Non-alcoholic spirits have emerged as one of the hottest trends of 2023. Between mocktails, “sober curious” drinkers and Dry January, the industry has successfully courted a new type of consumer that would otherwise pay it no mind.
A number of brands have capitalized on the zeitgeist by creating non-alcoholic versions of the world’s fastest-growing spirit, tequila. On the shelf, you’ll find Lyre’s Agave Blanco, Spiritless Jalisco 55, Fluere Smoked Agave (tastes like mezcal) alongside dozens more. Character actor Danny Trejo recently got in on the action with his latest imprint, Trejo’s Tequila Alternative.
But what are these teetotalling spirits actually made from?
Contrary to popular belief, it’s usually not agave. Rather, these beverages are a chemistry-like concoction of salts, acids and flavorings carefully assembled to imitate the real thing.
A Peak Behind the Curtain
Ritual Zero Proof Tequila — owned by spirits juggernaut Diageo — is perhaps the most recognizable name in the category. On its website, the brand lists off an assortment of familiar and unrecognizable ingredients: filtered water, natural flavors, cane sugar, citric acid, xanthan gum, salt, caramel color, sodium benzoate and potassium sorbate.
On the back of Trejo’s Tequila Alternative, you’ll find a similar but slimmer list: water, sugar, natural flavor, potassium sorbate and citric acid.
In addition to water and sugar, we can safely assume that citric acid and potassium sorbate are the building blocks of non-alcoholic spirits (they regularly appear in all manner of non-alcoholic gins, rums, etc).
But are these the ingredients that imbue faux-alcoholic flavor?
Most likely.
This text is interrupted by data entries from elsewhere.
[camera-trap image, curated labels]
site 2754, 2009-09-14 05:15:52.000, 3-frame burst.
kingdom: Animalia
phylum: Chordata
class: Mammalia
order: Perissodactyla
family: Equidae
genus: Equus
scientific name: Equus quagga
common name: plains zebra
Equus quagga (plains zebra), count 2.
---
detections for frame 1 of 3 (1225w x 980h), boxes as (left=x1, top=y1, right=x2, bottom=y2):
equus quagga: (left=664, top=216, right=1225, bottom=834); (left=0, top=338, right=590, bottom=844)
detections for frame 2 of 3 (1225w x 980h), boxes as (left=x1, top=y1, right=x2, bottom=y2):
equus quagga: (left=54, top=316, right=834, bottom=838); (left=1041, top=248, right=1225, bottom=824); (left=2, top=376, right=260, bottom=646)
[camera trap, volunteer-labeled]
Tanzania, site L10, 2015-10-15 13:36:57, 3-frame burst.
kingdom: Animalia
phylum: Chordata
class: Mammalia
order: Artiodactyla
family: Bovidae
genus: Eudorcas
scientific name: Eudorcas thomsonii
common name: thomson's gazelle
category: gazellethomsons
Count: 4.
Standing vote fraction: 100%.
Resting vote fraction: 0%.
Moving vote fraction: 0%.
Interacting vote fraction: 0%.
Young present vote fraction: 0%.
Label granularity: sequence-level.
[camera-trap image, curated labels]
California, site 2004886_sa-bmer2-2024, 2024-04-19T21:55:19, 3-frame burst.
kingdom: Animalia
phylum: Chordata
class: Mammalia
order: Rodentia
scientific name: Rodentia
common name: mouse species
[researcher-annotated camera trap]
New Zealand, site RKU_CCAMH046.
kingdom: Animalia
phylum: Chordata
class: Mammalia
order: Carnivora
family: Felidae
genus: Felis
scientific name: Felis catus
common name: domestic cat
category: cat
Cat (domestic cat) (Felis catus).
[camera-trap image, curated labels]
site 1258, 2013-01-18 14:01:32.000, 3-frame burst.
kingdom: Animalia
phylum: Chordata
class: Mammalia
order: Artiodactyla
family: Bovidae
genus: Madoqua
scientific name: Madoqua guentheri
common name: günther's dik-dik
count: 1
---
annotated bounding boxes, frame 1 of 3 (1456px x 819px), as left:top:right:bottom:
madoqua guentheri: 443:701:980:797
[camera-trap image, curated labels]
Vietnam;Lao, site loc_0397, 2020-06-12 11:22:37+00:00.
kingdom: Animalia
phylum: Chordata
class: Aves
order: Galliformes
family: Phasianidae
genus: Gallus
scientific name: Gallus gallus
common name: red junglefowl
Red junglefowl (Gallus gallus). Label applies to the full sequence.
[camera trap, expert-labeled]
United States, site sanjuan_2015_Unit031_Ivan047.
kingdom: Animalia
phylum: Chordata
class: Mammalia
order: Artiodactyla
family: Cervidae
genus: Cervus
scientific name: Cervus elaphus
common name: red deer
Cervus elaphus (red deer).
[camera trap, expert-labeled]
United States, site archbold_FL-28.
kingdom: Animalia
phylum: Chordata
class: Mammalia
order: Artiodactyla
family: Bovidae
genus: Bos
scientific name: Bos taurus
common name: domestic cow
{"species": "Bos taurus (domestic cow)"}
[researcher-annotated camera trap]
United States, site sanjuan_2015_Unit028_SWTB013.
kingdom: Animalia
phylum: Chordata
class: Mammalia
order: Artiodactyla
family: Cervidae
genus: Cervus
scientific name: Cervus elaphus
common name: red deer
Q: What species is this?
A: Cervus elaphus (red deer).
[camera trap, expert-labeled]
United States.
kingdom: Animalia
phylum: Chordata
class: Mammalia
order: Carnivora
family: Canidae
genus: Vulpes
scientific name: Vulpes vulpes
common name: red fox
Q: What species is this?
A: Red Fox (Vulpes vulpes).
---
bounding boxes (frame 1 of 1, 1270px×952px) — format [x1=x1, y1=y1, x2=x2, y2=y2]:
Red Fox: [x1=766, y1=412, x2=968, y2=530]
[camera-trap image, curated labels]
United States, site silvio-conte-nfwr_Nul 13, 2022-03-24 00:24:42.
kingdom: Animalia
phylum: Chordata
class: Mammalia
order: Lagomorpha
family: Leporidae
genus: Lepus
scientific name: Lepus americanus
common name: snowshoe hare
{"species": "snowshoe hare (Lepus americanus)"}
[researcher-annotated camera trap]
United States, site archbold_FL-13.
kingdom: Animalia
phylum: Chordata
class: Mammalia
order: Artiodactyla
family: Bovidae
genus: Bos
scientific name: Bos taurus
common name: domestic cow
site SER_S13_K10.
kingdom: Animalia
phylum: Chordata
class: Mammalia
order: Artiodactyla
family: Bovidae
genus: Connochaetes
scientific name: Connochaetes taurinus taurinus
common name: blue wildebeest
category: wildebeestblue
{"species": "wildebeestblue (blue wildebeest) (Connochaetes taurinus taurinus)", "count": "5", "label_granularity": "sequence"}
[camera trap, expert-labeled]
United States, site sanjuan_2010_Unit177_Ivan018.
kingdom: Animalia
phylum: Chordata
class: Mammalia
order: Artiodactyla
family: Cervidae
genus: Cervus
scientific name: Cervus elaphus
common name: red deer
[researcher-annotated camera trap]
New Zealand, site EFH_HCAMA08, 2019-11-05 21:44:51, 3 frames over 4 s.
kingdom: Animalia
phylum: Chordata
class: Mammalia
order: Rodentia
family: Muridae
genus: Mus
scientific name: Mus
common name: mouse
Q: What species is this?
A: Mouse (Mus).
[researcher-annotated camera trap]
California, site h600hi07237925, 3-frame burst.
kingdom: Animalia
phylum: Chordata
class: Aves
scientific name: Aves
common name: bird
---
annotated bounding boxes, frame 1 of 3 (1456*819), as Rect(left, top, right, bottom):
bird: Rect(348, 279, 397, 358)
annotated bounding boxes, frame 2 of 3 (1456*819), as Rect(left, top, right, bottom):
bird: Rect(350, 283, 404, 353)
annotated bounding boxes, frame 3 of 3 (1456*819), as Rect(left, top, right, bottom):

Citric acid is regularly used in sodas, teas, juices and cocktails to add a sour, tangy flavor not unlike the bite of a good alcoholic spirit. On the other hand, potassium sorbate is a salt-like food preservative used to inhibit mold and yeasts in dairy (McDonald’s milkshakes), wines and hard seltzers. Though the ingredient may add some booze-like zing, it’s probably included to ensure that no alcohol develops within the bottle.
Last but not least comes the ambiguous mention of “natural flavor.” This is, of course, a phrase you’ll find everywhere. But with an ingredients list so low, one is left to wonder what exactly does the heavy lifting within zero-proof spirits.
This is a question we don’t have the answer to. But we’d love to find out.
Just as how the plant-based meat industry discovered a wide variety of proteins, glutens and soy to make its product “click,” the zero-proof spirits industry is surely working overtime to find and create unforeseen ingredients that’ll bring its beverage closer and closer to the real thing.